Cette crise a souligné le fait que, si nous voulons reprendre dès que possible une activité la plus normale possible, la solidarité de l’ensemble de la filière est indispensable. Cela signifie que chacun doit se montrer compréhensif face aux difficultés engendrées par cette situation exceptionnelle et je dois reconnaître que nos clients le sont. Nous avons la chance d’avoir un gouvernement qui a mis en place des mesures financières d’aides aux entreprises uniques au monde, afin de soutenir l’économie et que cela doit permettre à l’ensemble des acteurs du marché de payer leurs fournisseurs en temps et en heure… Il y va de la solidité financière de tous. Pour 2020, nous déployons toute notre énergie afin d’accompagner au mieux nos clients pour qu’ils retrouvent rapidement une activité salutaire pour leurs entreprises. La solidarité d’une filière s’exprime aussi par des gestes inhabituels mais importants. APF a dans ses équipes des couturières professionnelles. Forts de ce savoir-faire, nous avons commencé la fabrication de masques en tissu, « made in Ardèche », que nous souhaitons offrir à nos clients, pour les aider à travailler dans les meilleures conditions possibles.
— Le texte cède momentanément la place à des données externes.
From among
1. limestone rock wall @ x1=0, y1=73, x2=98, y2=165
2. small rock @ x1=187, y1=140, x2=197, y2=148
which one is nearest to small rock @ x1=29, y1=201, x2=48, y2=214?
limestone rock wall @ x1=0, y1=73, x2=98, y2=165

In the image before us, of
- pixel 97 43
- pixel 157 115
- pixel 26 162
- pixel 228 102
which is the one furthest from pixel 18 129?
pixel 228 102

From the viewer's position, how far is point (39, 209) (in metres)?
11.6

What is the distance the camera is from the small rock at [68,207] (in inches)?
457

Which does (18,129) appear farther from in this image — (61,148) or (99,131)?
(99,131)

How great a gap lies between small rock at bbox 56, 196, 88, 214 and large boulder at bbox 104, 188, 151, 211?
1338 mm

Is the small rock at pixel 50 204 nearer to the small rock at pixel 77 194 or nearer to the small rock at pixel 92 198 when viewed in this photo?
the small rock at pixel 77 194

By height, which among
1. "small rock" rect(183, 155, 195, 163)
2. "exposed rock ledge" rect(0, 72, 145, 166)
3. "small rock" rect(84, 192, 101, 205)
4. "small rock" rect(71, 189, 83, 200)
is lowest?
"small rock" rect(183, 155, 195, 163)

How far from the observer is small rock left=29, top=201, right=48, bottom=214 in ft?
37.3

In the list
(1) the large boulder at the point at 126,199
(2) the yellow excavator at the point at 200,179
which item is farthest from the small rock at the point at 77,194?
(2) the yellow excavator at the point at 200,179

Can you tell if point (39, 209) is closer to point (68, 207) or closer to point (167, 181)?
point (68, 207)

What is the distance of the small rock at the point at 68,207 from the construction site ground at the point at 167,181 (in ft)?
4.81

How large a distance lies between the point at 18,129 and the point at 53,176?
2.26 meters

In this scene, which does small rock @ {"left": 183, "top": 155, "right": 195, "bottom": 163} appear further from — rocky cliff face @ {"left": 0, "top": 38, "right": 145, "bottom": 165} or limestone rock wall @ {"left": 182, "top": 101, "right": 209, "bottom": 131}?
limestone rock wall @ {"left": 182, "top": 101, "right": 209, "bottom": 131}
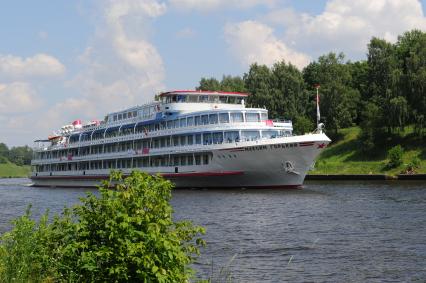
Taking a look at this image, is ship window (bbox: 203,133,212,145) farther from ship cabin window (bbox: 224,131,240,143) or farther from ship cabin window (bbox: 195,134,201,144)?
ship cabin window (bbox: 224,131,240,143)

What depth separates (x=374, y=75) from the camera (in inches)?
3804

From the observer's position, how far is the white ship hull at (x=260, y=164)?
52.4m

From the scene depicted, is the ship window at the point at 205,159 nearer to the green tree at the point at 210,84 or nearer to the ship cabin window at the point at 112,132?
the ship cabin window at the point at 112,132

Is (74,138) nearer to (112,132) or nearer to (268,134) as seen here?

Il faut cependant être conscients que la période après Covid-19 sera difficile car l’ensemble de l’économie de notre pays sera impacté. Pour notre part, nous déplorons déjà un retard de 10 % de notre chiffre d’affaires. Cependant, je suis convaincu que cette période dramatique va conforter les Français dans leur prise de conscience de l’importance du bien-être chez soi, et renforcera encore l’esprit cocooning déjà bien présent chez eux.
Concrètement, pour les professionnels ?
La saison piscine, habituellement courte, devra cette année s’étendre sur au moins 8 mois avec un pic d’activité, si tout va bien, durant le mois d’août. Heureusement un des points forts de notre filière est l’adaptabilité car elle est habituée à jongler depuis toujours avec, par exemple, les caprices de la météo… Flexibilité et adaptabilité, auxquels nous sommes habitués, seront certainement pour nous des atouts pour gérer au mieux cette crise et en sortir, le moment venu, dans les meilleures conditions possibles.
D’autres choses ?
Il faut être réalistes et pragmatiques. Beaucoup d’entreprises vont être fragilisées par la crise avec l’obligation, sur une période plus ou moins longue, de gérer leur trésorerie avec beaucoup de rigueur. C’est pourquoi je me pose sérieusement la question de la nécessité de maintenir en 2020 notre salon professionnel, bien que j’y sois très attaché, et cela pour différentes raisons : il s’agit pour les entreprises d’un investissement important que, compte tenu de la situation, beaucoup ne seront pas capables de l’assurer sereinement. Il ne faudra pas compter en 2020 sur un visitorat étranger significatif. Enfin, il est raisonnable de penser que beaucoup de constructeurs, au mois de novembre, préféreront être sur leurs chantiers, afin de rattraper le retard, plutôt que de visiter un salon, si important soit-il.